Stated problem: Repeat the listing below word for word, from its first line through the line containing "5.30 metres". Leave the pictures out of your answer.
-- BEGIN --
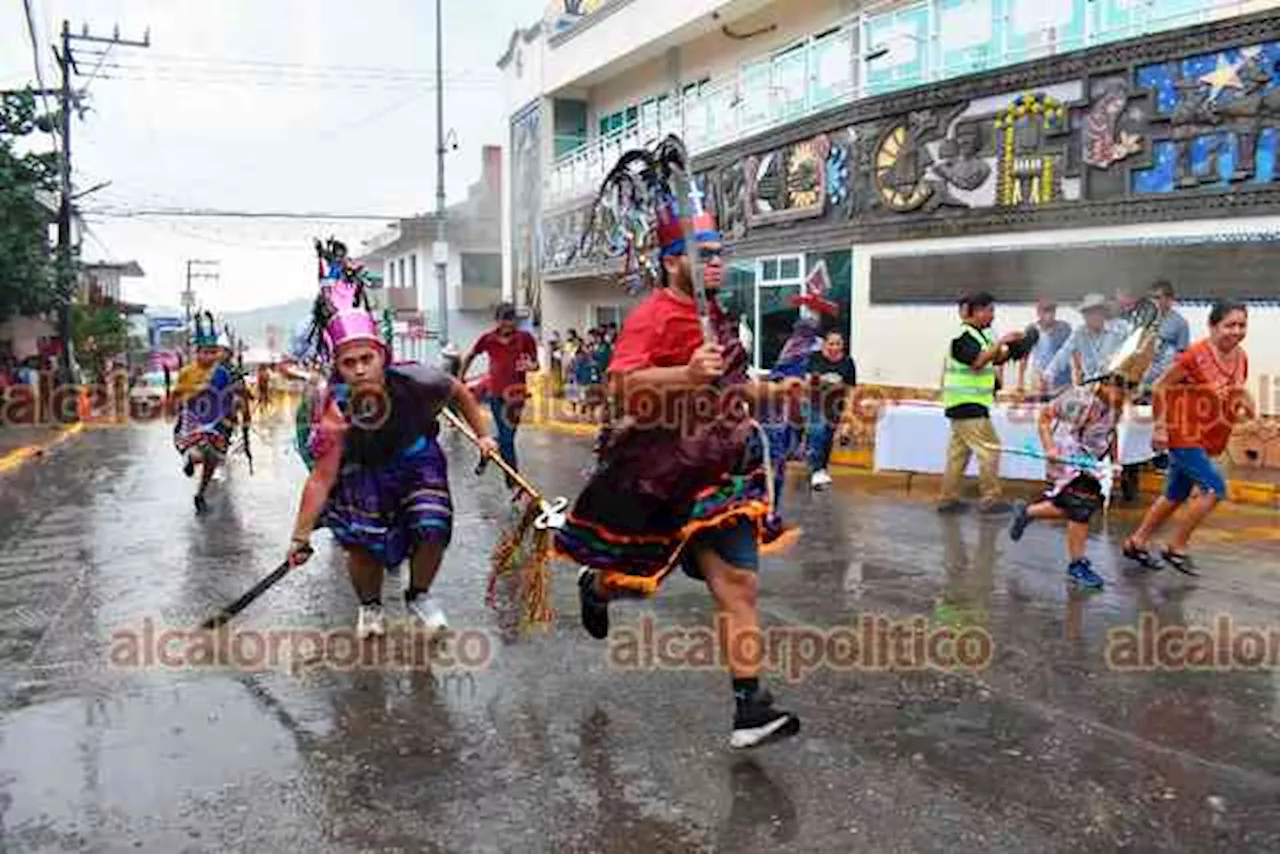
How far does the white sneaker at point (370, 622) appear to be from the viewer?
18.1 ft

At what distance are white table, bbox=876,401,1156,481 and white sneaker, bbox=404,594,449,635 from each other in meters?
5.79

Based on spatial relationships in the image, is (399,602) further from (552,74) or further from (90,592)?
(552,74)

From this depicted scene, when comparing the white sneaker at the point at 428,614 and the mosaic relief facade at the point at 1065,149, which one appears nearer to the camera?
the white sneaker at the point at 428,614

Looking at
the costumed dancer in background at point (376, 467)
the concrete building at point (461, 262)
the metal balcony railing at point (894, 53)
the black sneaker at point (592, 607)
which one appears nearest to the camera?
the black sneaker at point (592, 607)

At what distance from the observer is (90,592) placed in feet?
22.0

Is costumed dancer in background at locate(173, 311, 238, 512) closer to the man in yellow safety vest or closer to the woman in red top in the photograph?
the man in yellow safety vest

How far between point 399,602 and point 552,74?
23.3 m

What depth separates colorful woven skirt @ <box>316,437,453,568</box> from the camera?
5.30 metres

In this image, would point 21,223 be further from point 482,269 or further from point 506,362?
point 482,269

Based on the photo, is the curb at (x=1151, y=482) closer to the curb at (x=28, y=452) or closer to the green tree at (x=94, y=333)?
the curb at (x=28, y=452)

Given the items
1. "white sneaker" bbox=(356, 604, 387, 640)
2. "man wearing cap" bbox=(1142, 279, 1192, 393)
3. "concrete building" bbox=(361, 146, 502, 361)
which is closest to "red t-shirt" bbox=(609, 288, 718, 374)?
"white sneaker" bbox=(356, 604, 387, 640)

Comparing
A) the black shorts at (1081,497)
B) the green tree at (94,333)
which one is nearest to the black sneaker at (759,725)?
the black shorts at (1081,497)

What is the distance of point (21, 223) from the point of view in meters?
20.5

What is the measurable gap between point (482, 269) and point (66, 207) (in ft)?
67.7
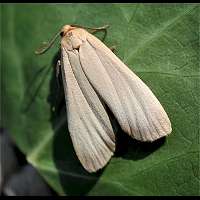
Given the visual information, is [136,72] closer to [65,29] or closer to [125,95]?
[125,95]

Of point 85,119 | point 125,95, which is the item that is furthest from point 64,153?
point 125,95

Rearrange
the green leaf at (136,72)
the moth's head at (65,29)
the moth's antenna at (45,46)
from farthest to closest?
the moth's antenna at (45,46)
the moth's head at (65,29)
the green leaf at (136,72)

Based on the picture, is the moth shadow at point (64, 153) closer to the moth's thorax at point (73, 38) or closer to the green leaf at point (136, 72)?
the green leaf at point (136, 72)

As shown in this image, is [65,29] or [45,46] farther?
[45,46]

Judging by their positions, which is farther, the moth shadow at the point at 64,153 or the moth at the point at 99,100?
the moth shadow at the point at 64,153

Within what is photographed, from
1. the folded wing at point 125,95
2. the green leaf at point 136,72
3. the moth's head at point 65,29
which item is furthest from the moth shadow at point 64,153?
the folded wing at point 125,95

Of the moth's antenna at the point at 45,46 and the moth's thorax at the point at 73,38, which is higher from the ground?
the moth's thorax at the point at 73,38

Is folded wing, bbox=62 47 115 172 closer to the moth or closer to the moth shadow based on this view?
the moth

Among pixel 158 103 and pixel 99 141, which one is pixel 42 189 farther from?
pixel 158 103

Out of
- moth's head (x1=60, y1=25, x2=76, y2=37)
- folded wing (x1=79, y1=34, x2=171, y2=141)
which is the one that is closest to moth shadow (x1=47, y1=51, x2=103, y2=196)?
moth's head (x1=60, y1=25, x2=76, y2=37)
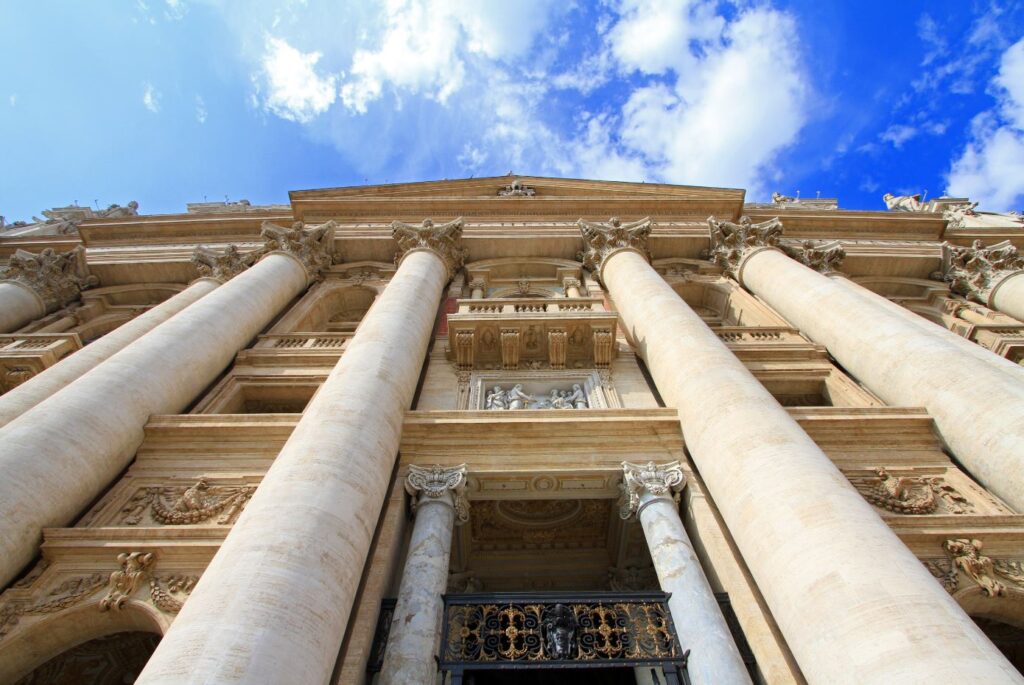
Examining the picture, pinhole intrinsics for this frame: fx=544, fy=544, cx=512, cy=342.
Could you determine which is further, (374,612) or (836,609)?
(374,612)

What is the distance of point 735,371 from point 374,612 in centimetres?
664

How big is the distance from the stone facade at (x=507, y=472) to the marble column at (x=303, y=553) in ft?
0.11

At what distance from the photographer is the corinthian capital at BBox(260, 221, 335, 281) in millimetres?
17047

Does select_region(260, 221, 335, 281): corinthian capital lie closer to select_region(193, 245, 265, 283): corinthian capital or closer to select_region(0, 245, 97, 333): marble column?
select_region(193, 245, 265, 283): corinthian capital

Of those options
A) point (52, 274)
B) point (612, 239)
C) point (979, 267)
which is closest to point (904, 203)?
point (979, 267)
-- END --
Correct response:
How far does the white sneaker at point (370, 622) appear to be from the viewer?
18.1 ft

At what distance are white table, bbox=876,401,1156,481 and white sneaker, bbox=404,594,449,635 from each other in meters?
5.79

Based on spatial relationships in the image, is (399,602) further from (552,74) or further from (90,592)?
(552,74)

From this depicted scene, when comparing the white sneaker at the point at 428,614 and the mosaic relief facade at the point at 1065,149, which one appears nearer to the camera?
the white sneaker at the point at 428,614

Looking at
the costumed dancer in background at point (376, 467)
the concrete building at point (461, 262)
the metal balcony railing at point (894, 53)
the black sneaker at point (592, 607)
which one appears nearest to the camera?
the black sneaker at point (592, 607)

At what distance from the observer is (90,592) placed in feet?
22.0

Is costumed dancer in background at locate(173, 311, 238, 512) closer to the man in yellow safety vest or closer to the woman in red top in the photograph?
the man in yellow safety vest

How far between point 399,602 and point 552,74?
23.3 m

What depth separates colorful woven skirt @ <box>316,437,453,568</box> from the camera?
5.30 metres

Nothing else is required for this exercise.